As vegetarianism gains in popularity (at least in the West), the discourse between those who omni and those who veg grows in volume.
This week’s New Yorker uses its review of Tristram Stuart’s new book, The Bloodless Revolution: A Cultural History of Vegetarianism from 1600 to Modern Times, to examine (and gently refute) arguments for herbivorism from the Enlightenment to today. Critic Steven Shapin notes the tangled nature of humankind’s stance on the issue:
There’s no demonstration of the wrongness of eating flesh that hasn’t been countered by equally powerful arguments for its rightness, and different justifications have a way of both supporting and interfering with one another.
Maybe. Except for the majority of carnivores who justify their meat eating with a “powerful argument” that is basically some variation of John Travolta’s immortal line from Pulp Fiction: “But bacon is good.”
From theology to philosophy to environmentalism, Stuart advances the benefits of a vegetarian diet while Shapin bats them back: Livestock causing more global warning than the world’s transportation systems? Shapin counters that “walking to the local supermarket for a nice hanger steak cut from a grass-fed New Zealand steer may be kinder to the planet than getting into your Toyota Prius to drive five miles for some organic Zambian green beans.” Who’s buying Zambian green beans, anyway? And if our local supermarket has New Zealand steer, doesn’t it also have locally grown winter squash?
Perhaps Shapin just wants to be on the winning side. Near the end of his review, he notes a set of chilling statistics that clearly show where the hearts and stomachs of eaters lie:
[T]he world’s per-capita consumption of meat rises relentlessly: in 1981, it was 62 pounds per year; in 2002, the figure stood at 87.5 pounds. In carnivorous America, it increased from 238.1 to 275.1 pounds, and the practice is spreading in traditionally herbivorous Asia. Indians’ meat consumption has risen from 8.4 to 11.5 pounds since 1981; in China, it has increased from 33.1 to an astonishing 115.5 pounds.

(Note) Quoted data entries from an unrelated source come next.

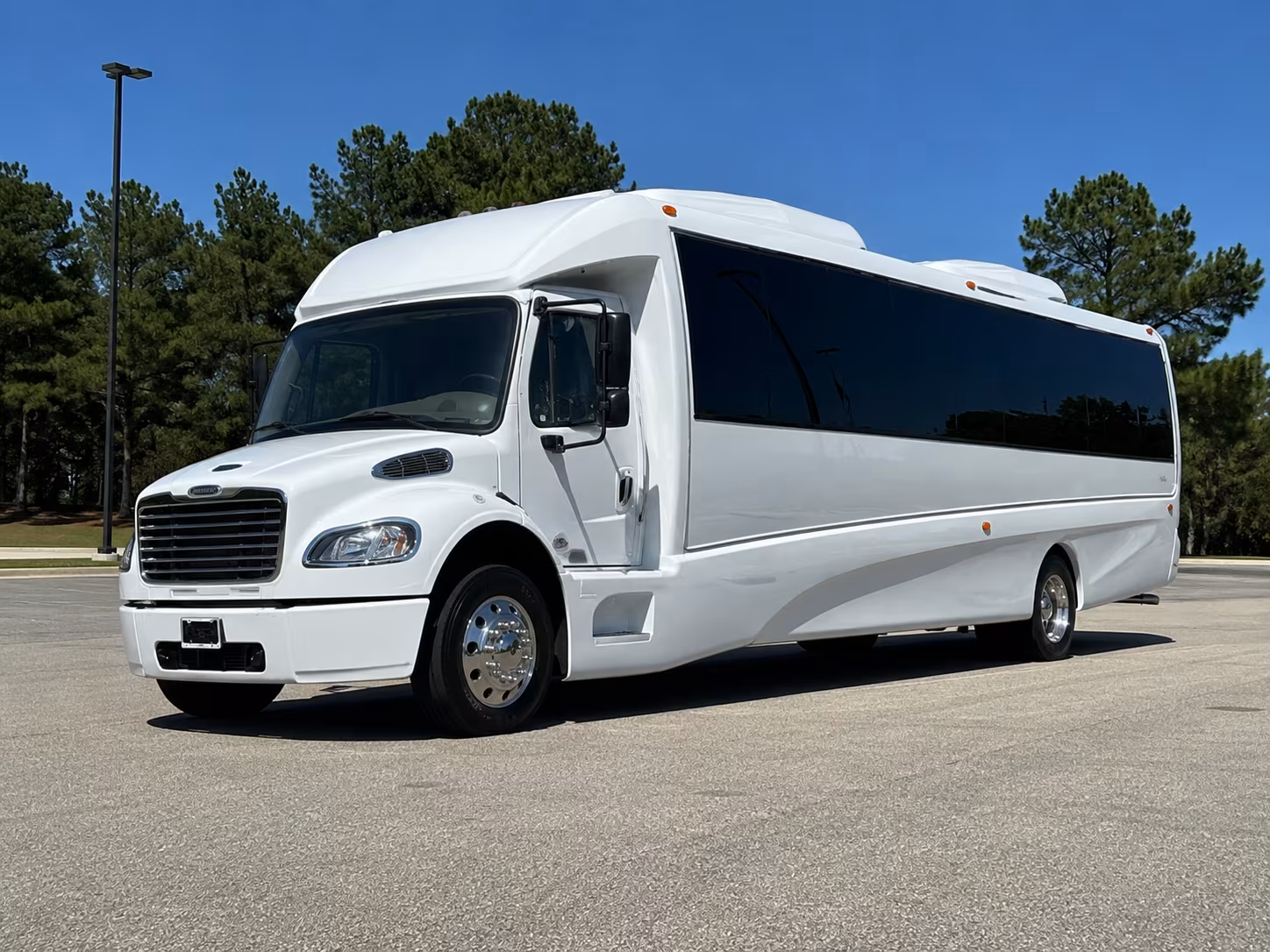 Memphis Sporting Event Transportation party bus exterior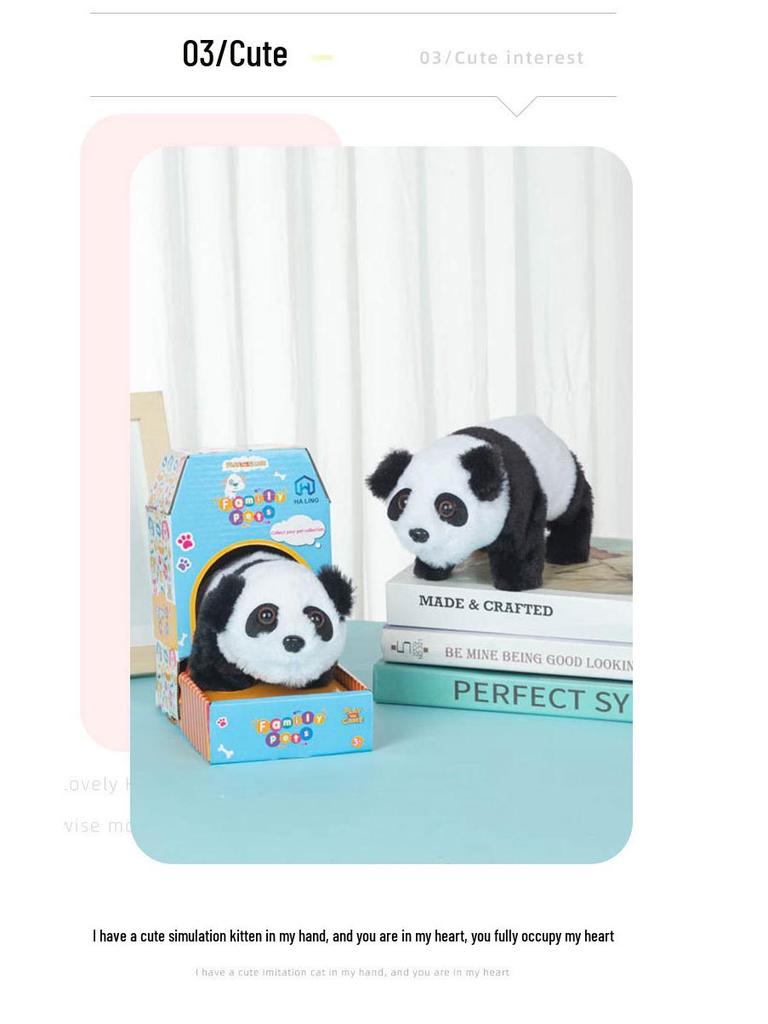 Walking Plush Panda Toy with Sound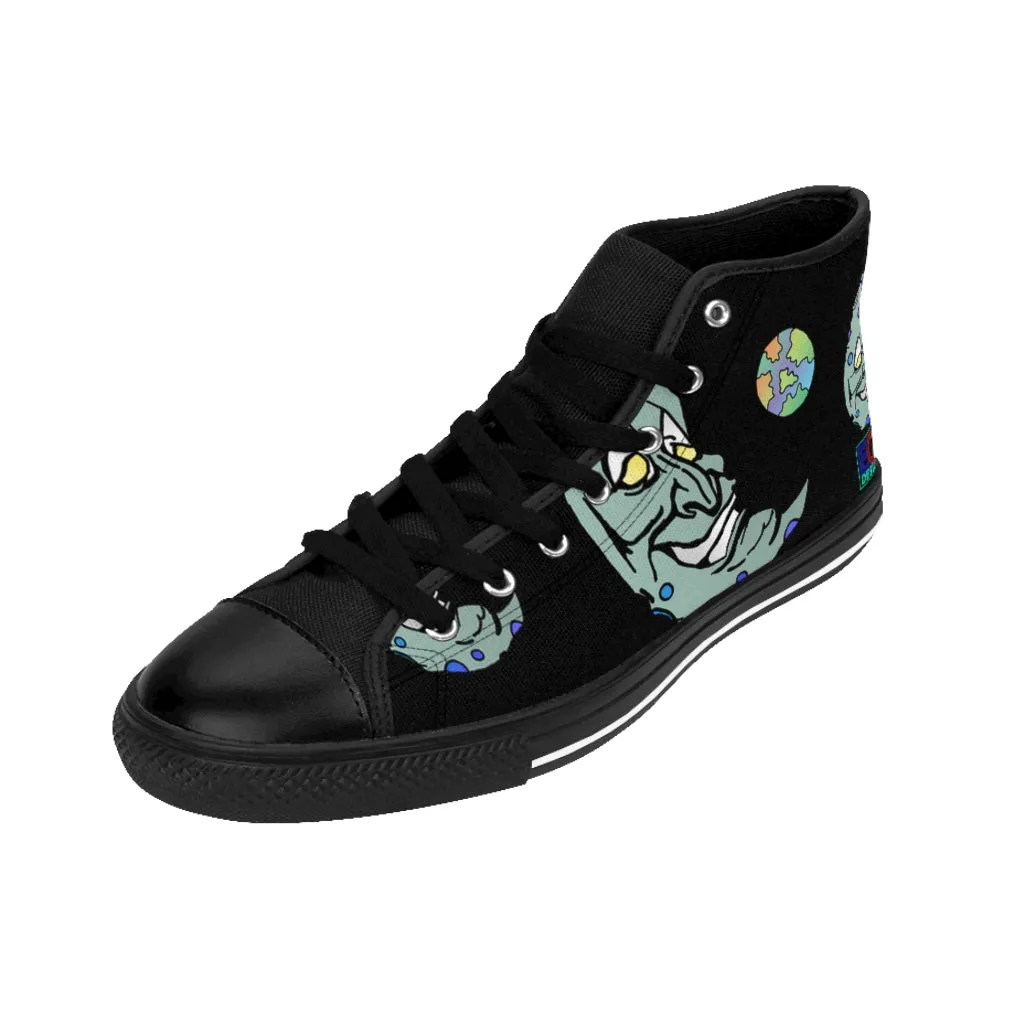 Green Moon Women's High-top Sneakers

Conservation is tricky. Meat is a terribly costly thing in terms of its impact on the environment. And, speaking as somebody to just had some delicious sausage with his breakfast, I can tell you there is a good reason for people eating so much of it, despite the methane output, underutilization of arable land, pain and suffering of creatures, and other horrors that I as a carnivore am responsible for perpetuating.
The thing to keep in mind is that, like other things that are bad for us (such as having a hydrocarbon-based economy) in the longer scheme of things it’s all unsustainable and will dry up in favor of whatever is left over after we’re through binging. We will eventually run out of dead dinosaurs; we will eventually be forced to give up pastureland to grow soybeans; we will eventually have to all live like we are on a planet with 12 billion people. Vegetarianism and ecopoesis is the future. So, enjoy your sport-utility vehicle; enjoy your sweet, sweet delicious rare aged pound of steak; I do. I do because before I know it we’ll all be walking (not driving) to the market to buy tofu and chickpeas.
Well, here’s the thing – really sustainable farms include animals. They have to. There’s no way to attempt to replicate a natural eco-system (which is what a good farm does) without including animals. Animals graze on land that will never, ever support soybeans. Why do mountain people eat goat and drink goat’s milk? Because goats can convert grass and brush that humans can’t eat into food they can.
I eat pork from a local farmer who raises his pigs using moveable electric fence in woodland. The pigs forage for most of their food – he supplements with some waste from a local organic restaurant and with whey from a yogurt-maker. That land can’t be used for soybeans – unless you’re suggesting he cut the trees? Actually, the vast, monoculture farms in the midwest that give us the soybeans that create vegetarian’s tofu are generally much worse than the small, local farms from which I buy lamb, pork and beef (all pastured – which is rare these days, most animals are kept in feedlots and fed on corn and soy).
That said, yes, people are going to have to eat less meat. We should go back to a model in which meat is used in small quantities, not at every meal. And we should probably try to eat more types of meat – deer and squirrel are both overpopulated and make great eating. But there will be a place for meat in a sustainable future – a world of vast fields of soybeans is NOT sustainable.
what curiousbaker said. just read omnivore’s dilemma to get a good basic understanding about petroleum based farming vs “grass farming”, transportation costs vs locally grown, etc.
its a complicated issue that should have nothing to do with someones desire to not eat meat for whatever reason they choose.